Can and should we use different assessments for different purposes?

07/01/2014Professor Paul Newton, Professor of Educational Assessment, Institute of Education, University of London

Having agreed to post some thoughts in response to the question of whether we can and should use different assessments for the purposes of certificating students, school accountability and measuring system improvement, I turned to Andrew Hall’s opening blog for inspiration. Andrew is keen to encourage blue skies thinking about the future of educational assessment in England, and has invited us to start by considering “what a really great assessment system would look like” in a way that is “unbounded by the reality of how the system is today”. In an attempt to be constructively provocative, I decided to reflect upon the meaning of ‘blue skies’ thinking in this context.

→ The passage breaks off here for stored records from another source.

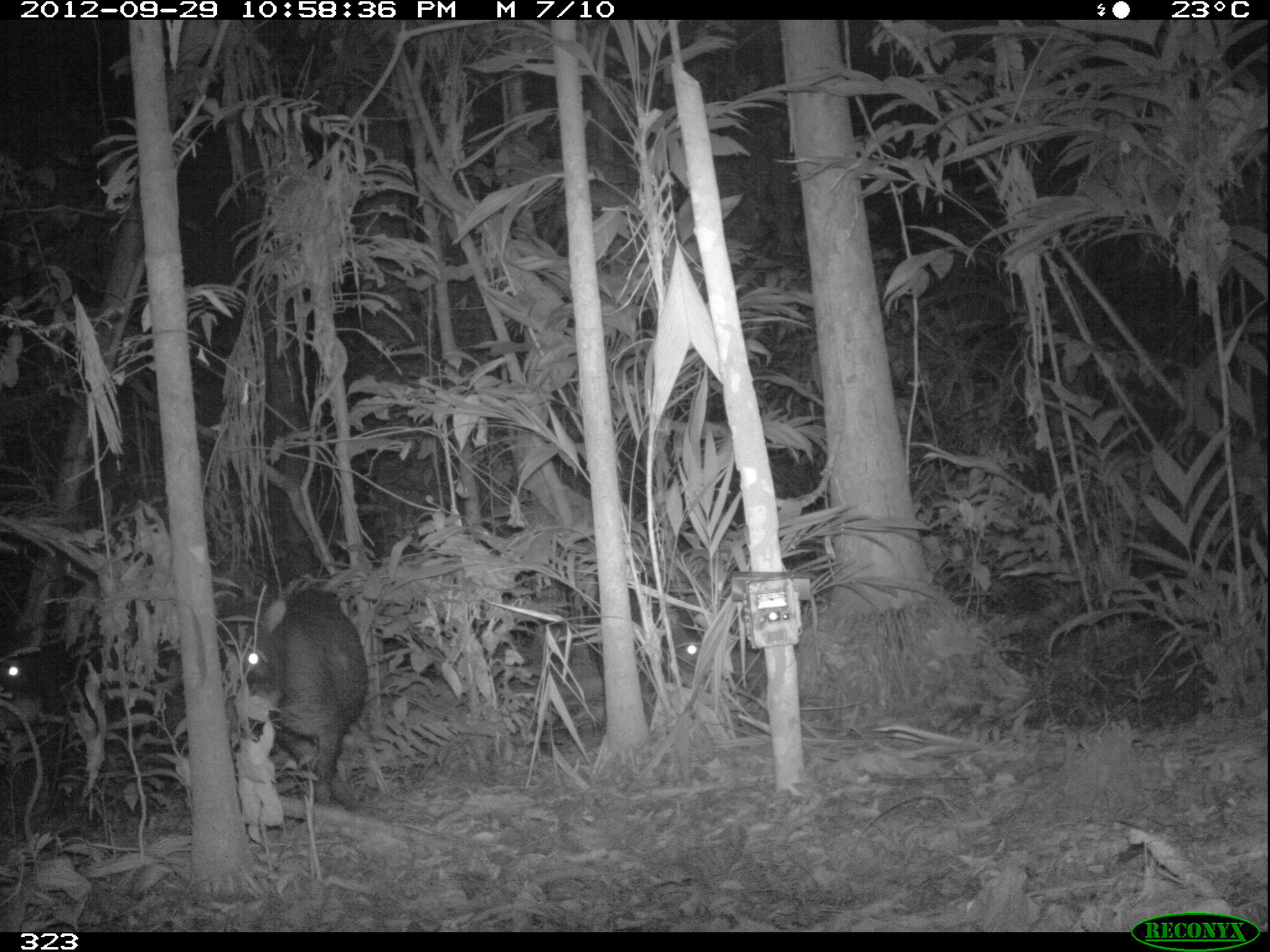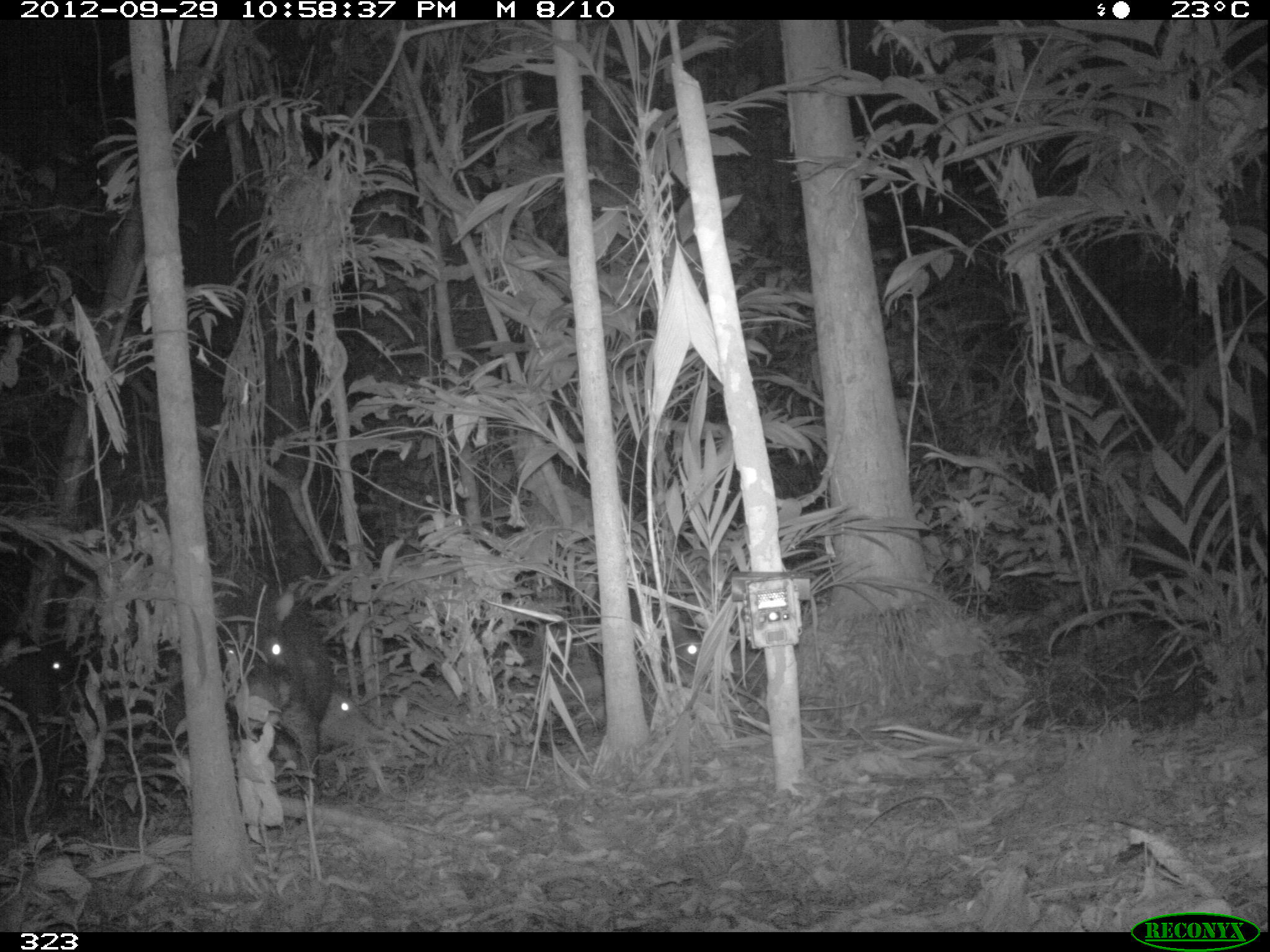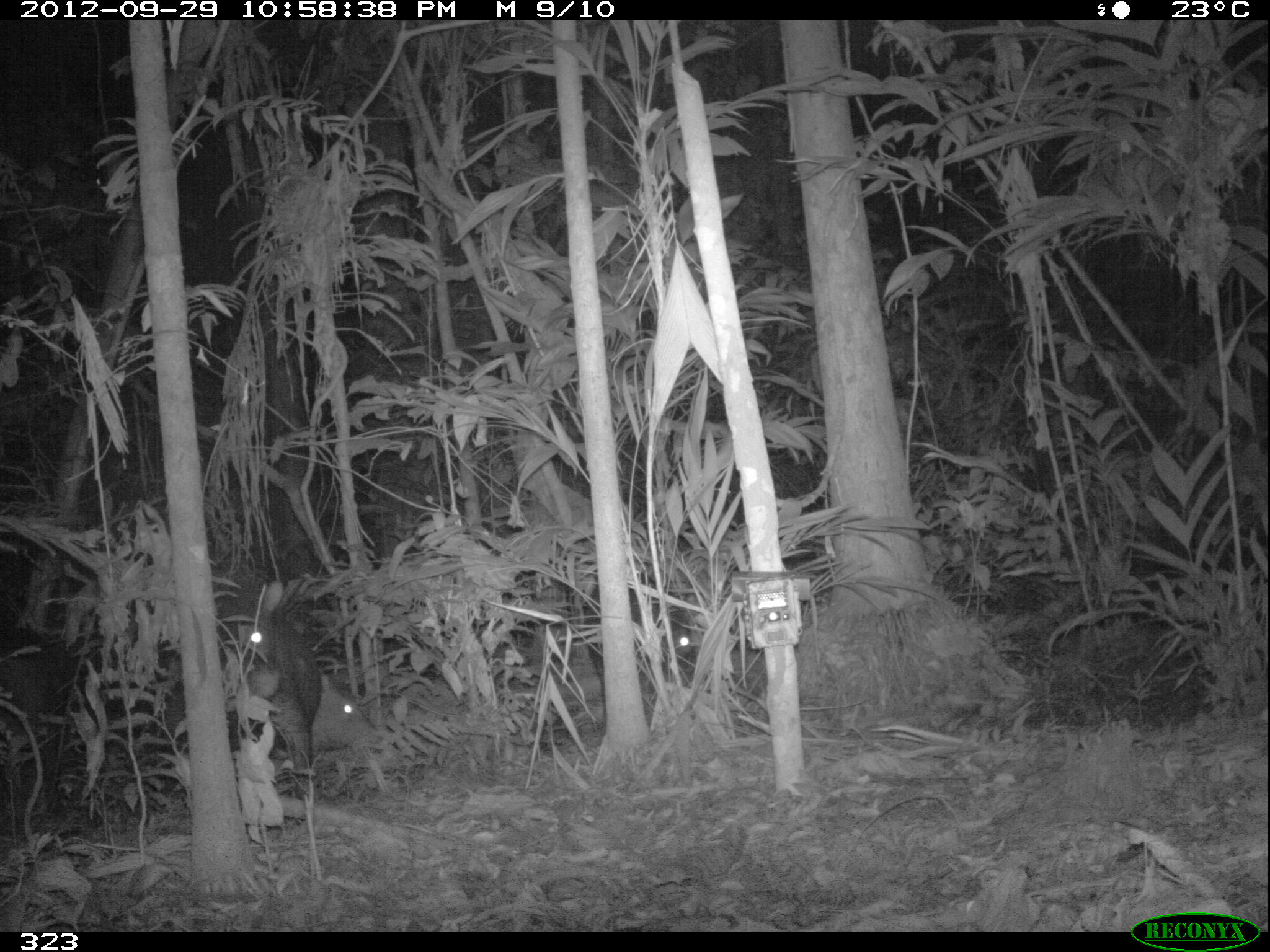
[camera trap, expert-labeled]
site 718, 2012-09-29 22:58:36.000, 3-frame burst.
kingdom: Animalia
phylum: Chordata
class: Mammalia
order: Artiodactyla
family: Tayassuidae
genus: Tayassu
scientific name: Tayassu pecari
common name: white-lipped peccary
Tayassu pecari (white-lipped peccary).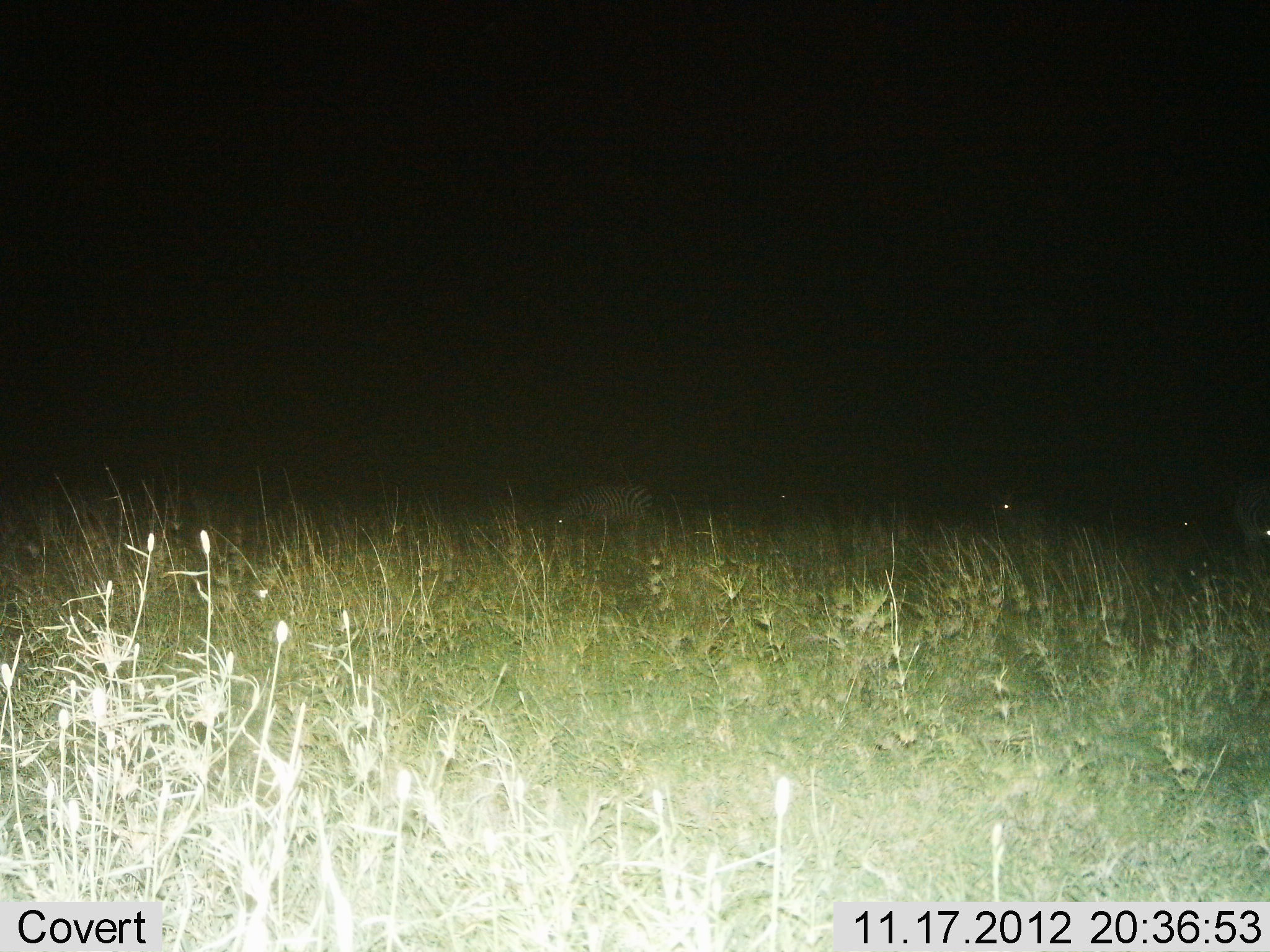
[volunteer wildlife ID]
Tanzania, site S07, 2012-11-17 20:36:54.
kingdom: Animalia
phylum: Chordata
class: Mammalia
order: Perissodactyla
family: Equidae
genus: Equus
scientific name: Equus quagga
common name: plains zebra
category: zebra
Zebra (plains zebra) (Equus quagga), count 3. Behavior (volunteer vote fractions): standing 50%, resting 0%, moving 0%, interacting 0%. Young present (vote fraction): 0%. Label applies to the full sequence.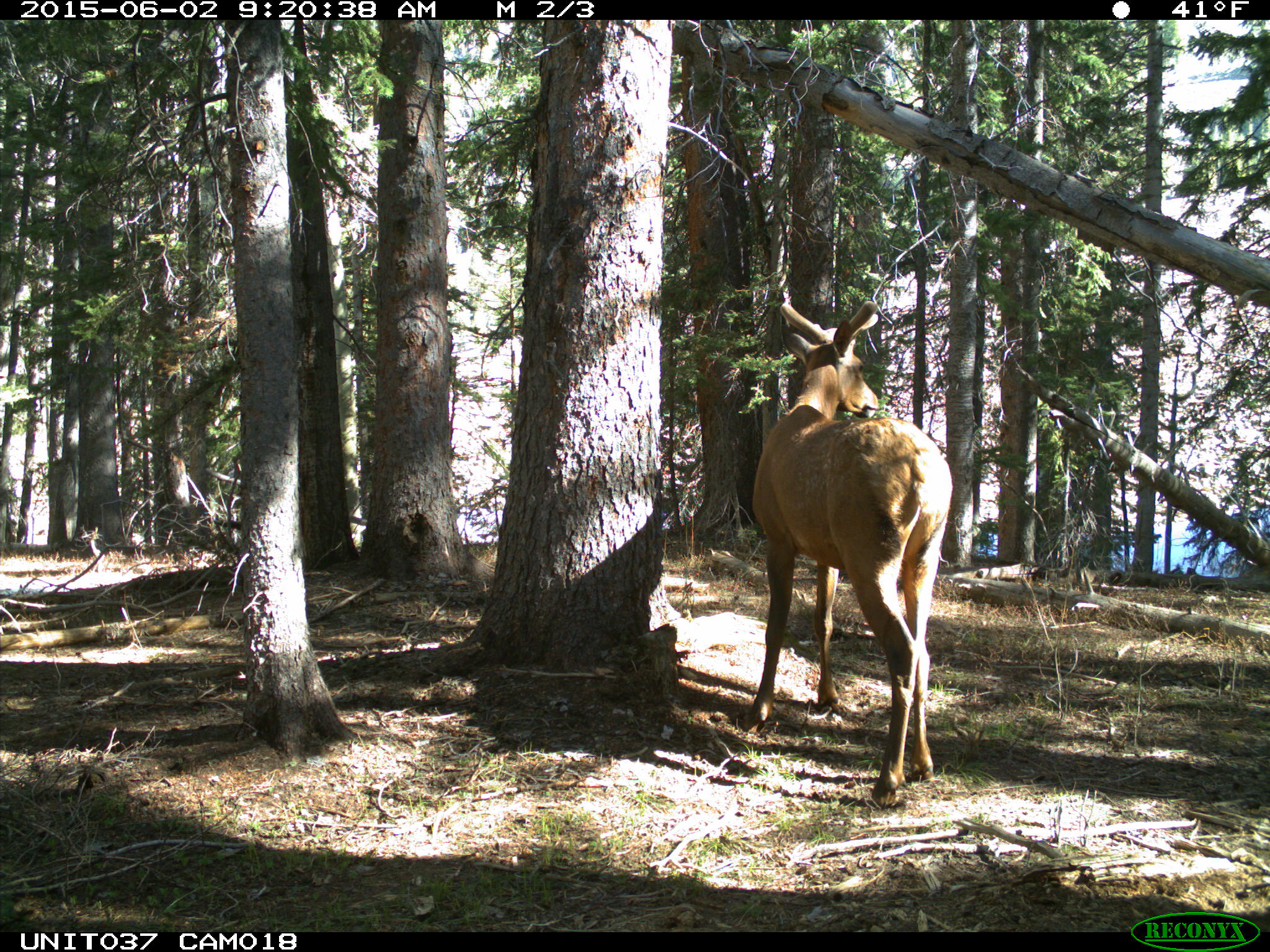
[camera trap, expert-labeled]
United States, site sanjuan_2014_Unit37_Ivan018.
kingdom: Animalia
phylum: Chordata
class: Mammalia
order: Artiodactyla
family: Cervidae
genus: Cervus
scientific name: Cervus elaphus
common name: red deer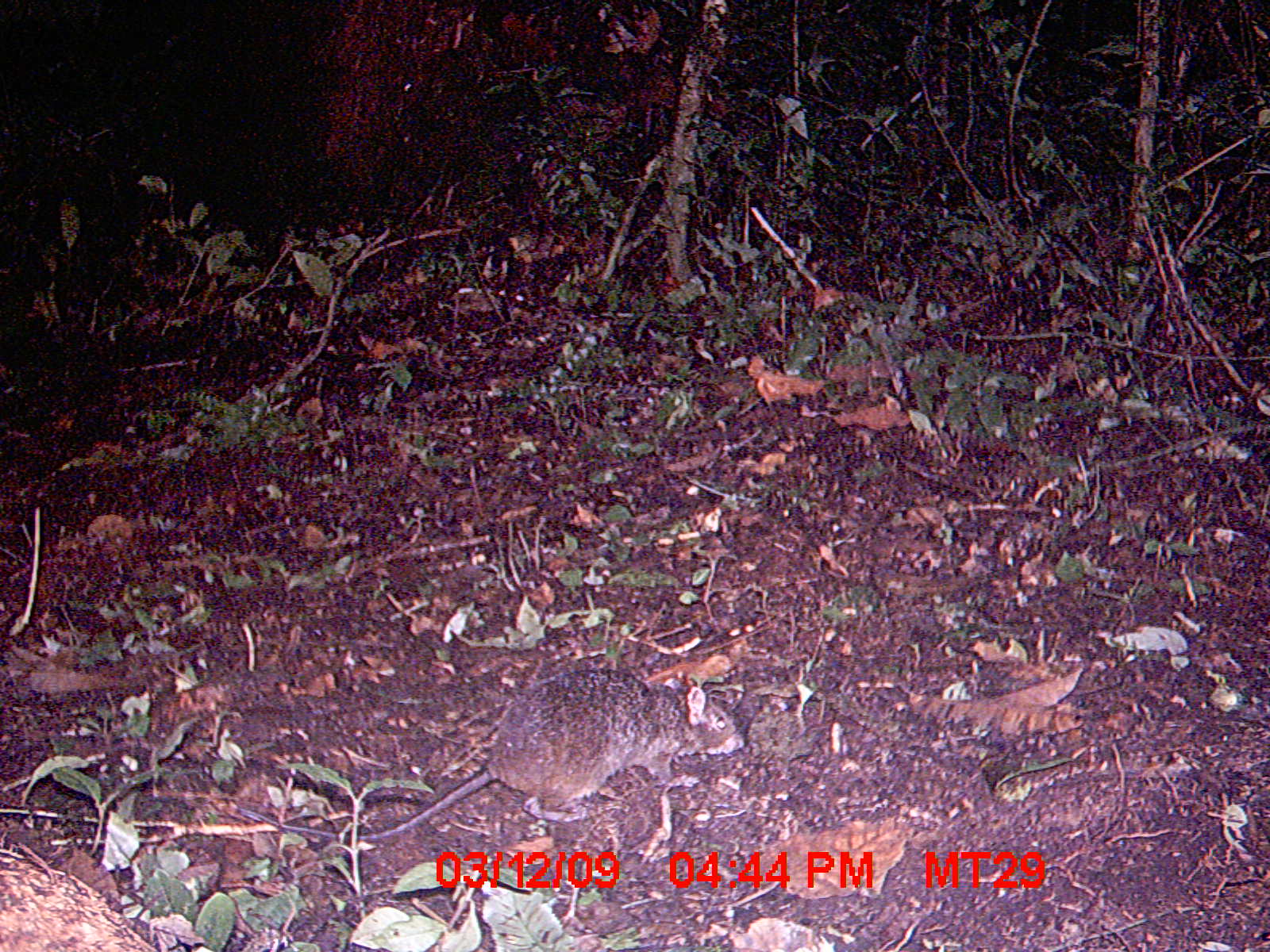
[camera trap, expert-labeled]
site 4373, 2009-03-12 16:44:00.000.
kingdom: Animalia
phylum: Chordata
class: Mammalia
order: Rodentia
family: Nesomyidae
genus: Nesomys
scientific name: Nesomys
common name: nesomys rodents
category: nesomys sp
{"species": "nesomys sp (nesomys rodents) (Nesomys)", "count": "1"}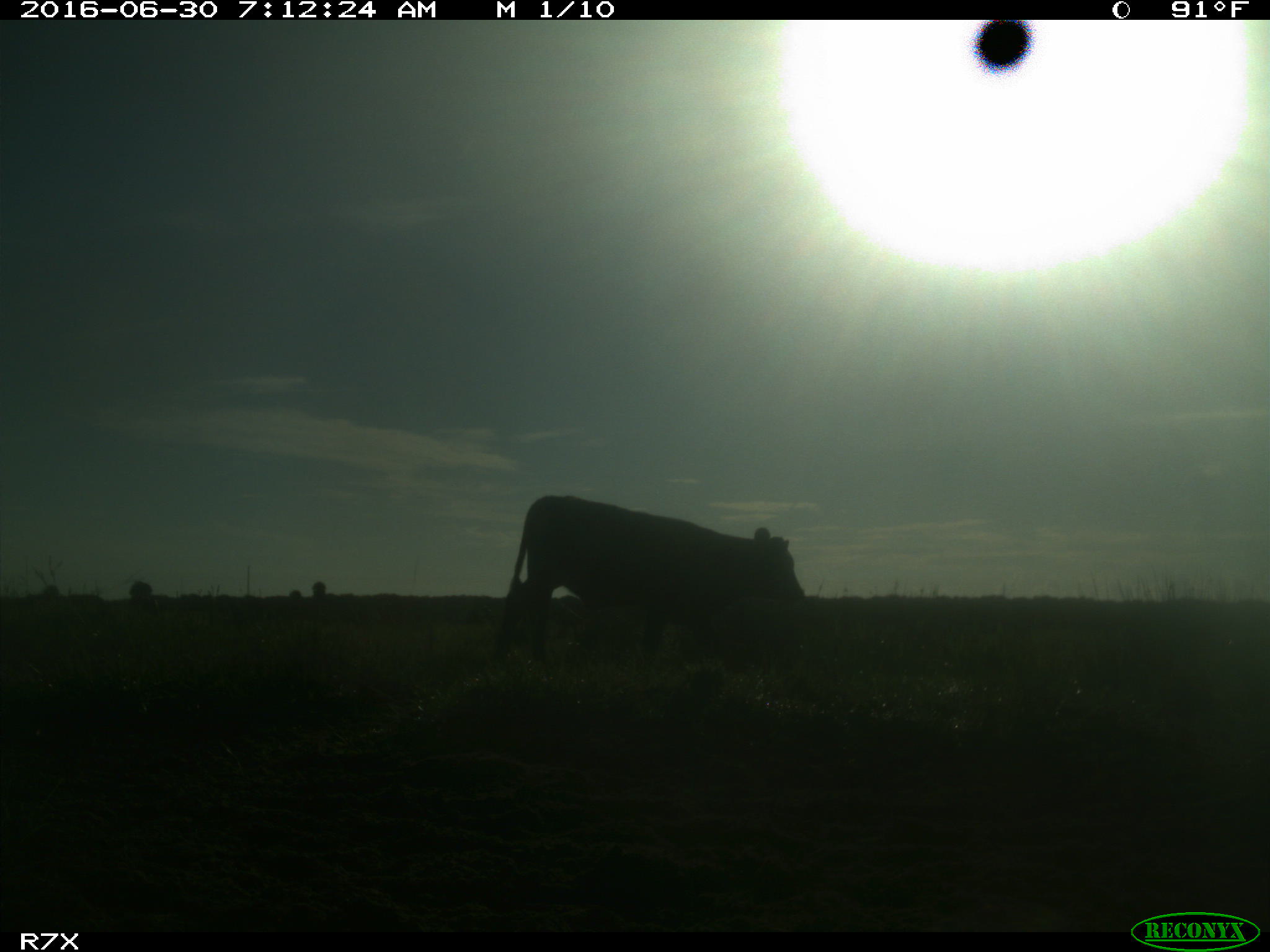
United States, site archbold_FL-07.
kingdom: Animalia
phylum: Chordata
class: Mammalia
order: Artiodactyla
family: Bovidae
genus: Bos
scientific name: Bos taurus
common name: domestic cow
Bos taurus (domestic cow).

Over the years, I’ve had plenty to say about the uses of educational assessments. I’ve warned that an assessment that is fit for one purpose may be substantially less fit for another and might be entirely unfit for others. I’ve explained that even a procedure intended specifically to measure system improvement could serve many different kinds of purpose, with each purpose implying quite different assessment design decisions. Presumably, then, blue skies thinking about the characteristics of a really great assessment system ought to conclude that it comprises multiple, discrete assessment procedures, each engineered to support a particular purpose. After all, a really great assessment system would be as fit as possible for each and every purpose; and maximum fitness across the range of different uses could only be guaranteed if the system incorporated a range of different assessment procedures.

Yet, if this is blue skies thinking about the future of educational assessment, then it is not for me. An inevitable risk of blue skies thinking is that we set our sights too high. A ‘really great’ system is probably too high an aspiration; a ‘good enough’ system is more realistic. When we aspire to a system that is good enough, we open our minds to trade-off, to the realistic appraisal of costs against benefits. Conversely, in the blue sky world, the temptation is to be overly simplistic and idealistic; for instance, to insist that an assessment system should do no harm. In the real world, we should be prepared to accept that any assessment system will inevitably do some harm; even though, on balance, its benefits ought significantly to outweigh its costs. Blue skies thinking tends, ironically, to be black and white. The real world is not like this. The real world is grey.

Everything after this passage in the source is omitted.